How to reduce number of classes in YOLOv3 files?

Tags:

I am using YOLOv3 to detect cars in videos. I downloaded three files used in my code coco.names, yolov3.cfg and yolov3.weights which are trained for 80 different classes of objects to be detected. The code worked but very slowly, it takes more than 5 seconds for each frame. I believe that if I reduced the number of classes, it would run much faster. I can delete the unnecessary classes from coco.names, but unfortunately, I don't understand all the contents from yolov3.cfg, and I can't even read yolov3.weights. I was thinking about training my own model, but I faced a lot of problems, so I gave up the idea. Can anyone help me in modifying these files?

566

asked Sep 12 '19 01:09

AbdelAziz AbdelLatef

2 Answers

I had to come back here to better explain why I left the comment I did on the other answer. Just so people can visually see exactly why that solution doesn't work.
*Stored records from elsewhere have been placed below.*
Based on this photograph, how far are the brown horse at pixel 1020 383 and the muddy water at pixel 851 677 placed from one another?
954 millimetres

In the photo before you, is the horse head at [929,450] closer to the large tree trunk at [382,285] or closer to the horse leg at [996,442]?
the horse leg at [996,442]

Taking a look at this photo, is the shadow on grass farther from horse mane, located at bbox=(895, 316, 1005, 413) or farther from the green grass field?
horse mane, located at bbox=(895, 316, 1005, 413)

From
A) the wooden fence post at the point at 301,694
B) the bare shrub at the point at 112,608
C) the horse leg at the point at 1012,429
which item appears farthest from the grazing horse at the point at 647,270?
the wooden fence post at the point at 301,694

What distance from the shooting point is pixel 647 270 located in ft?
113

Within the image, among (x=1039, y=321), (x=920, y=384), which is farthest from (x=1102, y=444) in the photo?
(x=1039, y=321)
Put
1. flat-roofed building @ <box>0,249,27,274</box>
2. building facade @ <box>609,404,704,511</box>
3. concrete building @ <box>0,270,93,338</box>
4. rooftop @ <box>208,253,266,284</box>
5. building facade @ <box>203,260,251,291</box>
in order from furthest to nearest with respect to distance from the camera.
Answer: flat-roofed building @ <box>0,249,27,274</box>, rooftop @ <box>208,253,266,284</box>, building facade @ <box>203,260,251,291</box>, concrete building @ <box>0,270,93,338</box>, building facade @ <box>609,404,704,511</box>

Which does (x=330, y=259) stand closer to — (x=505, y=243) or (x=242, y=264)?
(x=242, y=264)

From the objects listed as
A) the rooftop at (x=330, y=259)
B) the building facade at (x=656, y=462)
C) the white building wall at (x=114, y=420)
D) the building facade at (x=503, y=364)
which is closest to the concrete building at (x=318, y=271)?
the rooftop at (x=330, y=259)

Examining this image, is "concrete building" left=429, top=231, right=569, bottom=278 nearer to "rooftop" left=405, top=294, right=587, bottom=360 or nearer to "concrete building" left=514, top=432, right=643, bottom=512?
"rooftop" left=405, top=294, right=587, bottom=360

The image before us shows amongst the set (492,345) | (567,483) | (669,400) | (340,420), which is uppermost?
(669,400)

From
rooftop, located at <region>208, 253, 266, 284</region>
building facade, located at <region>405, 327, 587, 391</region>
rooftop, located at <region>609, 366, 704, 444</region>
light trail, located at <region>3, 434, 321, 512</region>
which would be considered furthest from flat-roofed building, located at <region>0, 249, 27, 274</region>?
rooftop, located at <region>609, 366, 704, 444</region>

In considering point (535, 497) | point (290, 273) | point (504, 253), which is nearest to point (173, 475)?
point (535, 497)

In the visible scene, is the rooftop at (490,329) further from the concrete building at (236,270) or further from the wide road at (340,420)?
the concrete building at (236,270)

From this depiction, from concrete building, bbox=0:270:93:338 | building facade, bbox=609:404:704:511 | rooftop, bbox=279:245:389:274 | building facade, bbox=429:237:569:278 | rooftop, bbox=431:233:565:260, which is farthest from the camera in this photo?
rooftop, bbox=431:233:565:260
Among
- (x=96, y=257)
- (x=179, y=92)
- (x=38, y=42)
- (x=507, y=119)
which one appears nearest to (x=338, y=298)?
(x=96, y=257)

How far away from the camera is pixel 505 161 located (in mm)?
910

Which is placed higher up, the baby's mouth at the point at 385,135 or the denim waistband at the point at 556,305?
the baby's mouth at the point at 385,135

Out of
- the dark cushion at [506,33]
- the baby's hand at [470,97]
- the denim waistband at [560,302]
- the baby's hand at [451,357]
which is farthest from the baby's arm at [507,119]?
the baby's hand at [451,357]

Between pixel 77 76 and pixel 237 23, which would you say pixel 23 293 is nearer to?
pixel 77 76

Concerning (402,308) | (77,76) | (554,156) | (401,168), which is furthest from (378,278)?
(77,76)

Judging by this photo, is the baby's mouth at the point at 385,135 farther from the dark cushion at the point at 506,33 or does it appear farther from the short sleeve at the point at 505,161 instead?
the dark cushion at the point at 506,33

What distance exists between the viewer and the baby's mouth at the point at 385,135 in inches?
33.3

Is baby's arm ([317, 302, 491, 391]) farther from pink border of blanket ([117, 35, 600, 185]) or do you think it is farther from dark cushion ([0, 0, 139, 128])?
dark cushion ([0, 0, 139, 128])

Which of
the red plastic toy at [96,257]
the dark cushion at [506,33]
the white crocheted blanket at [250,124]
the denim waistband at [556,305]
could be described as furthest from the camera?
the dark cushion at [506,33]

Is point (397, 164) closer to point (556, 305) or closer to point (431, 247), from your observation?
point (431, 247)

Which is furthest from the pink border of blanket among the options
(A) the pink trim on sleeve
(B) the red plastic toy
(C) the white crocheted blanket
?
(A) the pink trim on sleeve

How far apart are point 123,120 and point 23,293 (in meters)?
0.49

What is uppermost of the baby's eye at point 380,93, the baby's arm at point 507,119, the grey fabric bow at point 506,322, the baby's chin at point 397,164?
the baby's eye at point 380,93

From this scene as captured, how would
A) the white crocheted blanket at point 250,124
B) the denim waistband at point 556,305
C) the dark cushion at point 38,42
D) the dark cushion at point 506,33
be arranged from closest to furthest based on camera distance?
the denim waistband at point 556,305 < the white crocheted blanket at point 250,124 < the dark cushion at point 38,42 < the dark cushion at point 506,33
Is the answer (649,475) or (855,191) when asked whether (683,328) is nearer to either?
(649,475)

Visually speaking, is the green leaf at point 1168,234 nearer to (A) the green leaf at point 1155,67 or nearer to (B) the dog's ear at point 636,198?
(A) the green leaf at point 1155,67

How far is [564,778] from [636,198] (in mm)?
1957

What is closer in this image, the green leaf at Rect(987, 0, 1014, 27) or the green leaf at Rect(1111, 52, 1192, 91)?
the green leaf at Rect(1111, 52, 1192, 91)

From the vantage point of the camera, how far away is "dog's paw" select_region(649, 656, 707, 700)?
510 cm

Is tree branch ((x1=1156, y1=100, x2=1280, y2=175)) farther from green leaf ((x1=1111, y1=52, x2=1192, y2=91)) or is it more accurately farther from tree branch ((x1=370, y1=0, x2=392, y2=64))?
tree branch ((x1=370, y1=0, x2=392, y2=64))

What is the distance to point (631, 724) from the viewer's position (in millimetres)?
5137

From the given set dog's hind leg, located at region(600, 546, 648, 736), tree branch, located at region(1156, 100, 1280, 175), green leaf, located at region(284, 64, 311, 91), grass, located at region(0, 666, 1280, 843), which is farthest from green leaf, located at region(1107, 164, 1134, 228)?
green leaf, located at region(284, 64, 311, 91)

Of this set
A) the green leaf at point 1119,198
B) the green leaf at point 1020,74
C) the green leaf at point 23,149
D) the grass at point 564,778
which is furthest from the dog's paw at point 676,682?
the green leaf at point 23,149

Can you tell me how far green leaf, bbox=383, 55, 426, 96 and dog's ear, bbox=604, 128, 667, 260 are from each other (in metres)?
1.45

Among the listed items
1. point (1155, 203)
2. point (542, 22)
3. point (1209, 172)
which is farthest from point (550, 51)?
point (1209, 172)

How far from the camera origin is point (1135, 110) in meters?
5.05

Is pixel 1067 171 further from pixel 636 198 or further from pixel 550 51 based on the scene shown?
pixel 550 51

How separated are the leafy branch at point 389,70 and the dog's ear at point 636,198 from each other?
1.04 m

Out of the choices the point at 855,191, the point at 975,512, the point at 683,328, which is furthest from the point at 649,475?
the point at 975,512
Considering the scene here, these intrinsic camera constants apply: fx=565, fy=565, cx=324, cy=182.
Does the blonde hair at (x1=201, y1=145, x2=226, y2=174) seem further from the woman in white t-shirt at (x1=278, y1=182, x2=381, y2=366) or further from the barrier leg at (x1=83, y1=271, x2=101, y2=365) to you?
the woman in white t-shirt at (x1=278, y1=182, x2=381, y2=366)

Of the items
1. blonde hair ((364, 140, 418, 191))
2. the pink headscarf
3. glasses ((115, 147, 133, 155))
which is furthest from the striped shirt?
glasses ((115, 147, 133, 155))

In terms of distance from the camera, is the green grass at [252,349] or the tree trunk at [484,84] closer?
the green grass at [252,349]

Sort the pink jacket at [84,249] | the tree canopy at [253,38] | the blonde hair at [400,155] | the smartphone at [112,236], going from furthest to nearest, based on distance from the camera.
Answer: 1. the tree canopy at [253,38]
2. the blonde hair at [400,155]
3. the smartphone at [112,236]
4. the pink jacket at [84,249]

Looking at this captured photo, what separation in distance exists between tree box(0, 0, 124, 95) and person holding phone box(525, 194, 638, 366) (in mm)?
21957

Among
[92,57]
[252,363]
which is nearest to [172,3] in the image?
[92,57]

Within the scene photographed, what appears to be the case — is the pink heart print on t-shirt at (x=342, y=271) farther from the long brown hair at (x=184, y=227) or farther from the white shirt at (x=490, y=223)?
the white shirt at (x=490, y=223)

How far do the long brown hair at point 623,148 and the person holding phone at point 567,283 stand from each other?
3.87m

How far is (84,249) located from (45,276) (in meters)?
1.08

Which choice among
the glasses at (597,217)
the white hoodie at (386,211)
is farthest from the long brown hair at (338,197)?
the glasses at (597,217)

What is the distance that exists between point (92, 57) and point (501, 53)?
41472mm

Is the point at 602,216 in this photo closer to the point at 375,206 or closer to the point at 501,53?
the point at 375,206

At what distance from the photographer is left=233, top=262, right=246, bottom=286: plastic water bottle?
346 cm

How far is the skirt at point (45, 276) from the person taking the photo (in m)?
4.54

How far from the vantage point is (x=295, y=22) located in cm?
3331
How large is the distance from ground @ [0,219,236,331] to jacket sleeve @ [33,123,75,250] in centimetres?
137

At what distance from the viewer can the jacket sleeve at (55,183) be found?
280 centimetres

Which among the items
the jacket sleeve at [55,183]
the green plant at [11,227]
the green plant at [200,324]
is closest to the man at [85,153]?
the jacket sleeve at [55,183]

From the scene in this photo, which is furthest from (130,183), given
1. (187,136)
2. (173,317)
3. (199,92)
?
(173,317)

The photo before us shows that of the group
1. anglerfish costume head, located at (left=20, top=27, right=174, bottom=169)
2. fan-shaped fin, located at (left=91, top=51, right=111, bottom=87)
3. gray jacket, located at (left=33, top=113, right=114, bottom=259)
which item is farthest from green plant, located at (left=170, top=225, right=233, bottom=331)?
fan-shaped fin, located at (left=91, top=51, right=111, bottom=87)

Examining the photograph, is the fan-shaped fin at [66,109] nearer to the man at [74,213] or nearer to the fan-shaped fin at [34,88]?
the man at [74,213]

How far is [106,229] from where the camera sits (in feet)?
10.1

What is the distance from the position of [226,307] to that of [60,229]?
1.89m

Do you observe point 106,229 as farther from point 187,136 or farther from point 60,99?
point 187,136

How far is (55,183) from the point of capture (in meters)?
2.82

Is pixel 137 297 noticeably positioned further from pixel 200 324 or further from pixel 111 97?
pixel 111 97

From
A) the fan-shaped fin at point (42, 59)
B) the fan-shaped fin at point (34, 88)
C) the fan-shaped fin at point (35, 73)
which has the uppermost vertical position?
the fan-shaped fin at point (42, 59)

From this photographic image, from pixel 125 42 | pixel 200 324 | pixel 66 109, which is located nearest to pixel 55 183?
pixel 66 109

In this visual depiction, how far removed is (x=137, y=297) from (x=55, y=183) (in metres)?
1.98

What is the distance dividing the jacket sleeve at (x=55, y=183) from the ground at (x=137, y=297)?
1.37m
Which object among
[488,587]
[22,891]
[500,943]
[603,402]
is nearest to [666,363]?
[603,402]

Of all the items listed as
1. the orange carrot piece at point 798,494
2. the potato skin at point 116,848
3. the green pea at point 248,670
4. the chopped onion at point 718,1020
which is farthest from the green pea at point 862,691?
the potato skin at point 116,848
Here is an example of the default MSCOCO weights on an image taken of a downtown city streetcorner. There is a total of 15 objects found by the full YOLOv4 neural network within this image, one of which is incorrect (handbag 22%), the rest of which are pretty good predictions:

-> prediction results: 15
-> 1/15: "handbag 22%" #26 prob=0.218514 x=1104 y=388 w=130 h=316 tile=0 entries=1
-> 2/15: "person 24%" #0 prob=0.241557 x=220 y=495 w=17 h=42 tile=0 entries=1
-> 3/15: "traffic light 29%" #9 prob=0.287092 x=1083 y=415 w=30 h=25 tile=0 entries=1
-> 4/15: "traffic light 41%" #9 prob=0.411164 x=832 y=422 w=28 h=20 tile=0 entries=1
-> 5/15: "traffic light 43%" #9 prob=0.428222 x=824 y=368 w=15 h=39 tile=0 entries=1
-> 6/15: "traffic light 48%" #9 prob=0.476035 x=26 y=376 w=17 h=40 tile=0 entries=1
-> 7/15: "person 75%" #0 prob=0.754457 x=842 y=476 w=34 h=82 tile=0 entries=1
-> 8/15: "traffic light 81%" #9 prob=0.80667 x=1077 y=360 w=25 h=44 tile=0 entries=1
-> 9/15: "handbag 96%" #26 prob=0.9597 x=1186 y=583 w=61 h=101 tile=0 entries=1
-> 10/15: "person 96%" #0 prob=0.963756 x=134 y=475 w=32 h=78 tile=0 entries=1
-> 11/15: "traffic light 96%" #9 prob=0.964594 x=527 y=242 w=26 h=53 tile=0 entries=1
-> 12/15: "truck 99%" #7 prob=0.988193 x=313 y=433 w=534 h=160 tile=0 entries=1
-> 13/15: "car 99%" #2 prob=0.989198 x=226 y=493 w=108 h=54 tile=0 entries=1
-> 14/15: "person 99%" #0 prob=0.990569 x=1094 y=394 w=151 h=326 tile=0 entries=1
-> 15/15: "person 99%" #0 prob=0.993613 x=980 y=469 w=38 h=97 tile=0 entries=1

MSCOCO predictions

Let's pretend we only want car (index #3) and truck (index #8). So now my .names file looks like this:

car
truck

All other 78 names were deleted. Note at this point, you're assuming that Darknet (or YOLO?) has a magical way to map the two new classes at index #0 and index #1 to their original position at index #3 and #8. But let's gloss over that problem for the moment as if there was a way for that to work.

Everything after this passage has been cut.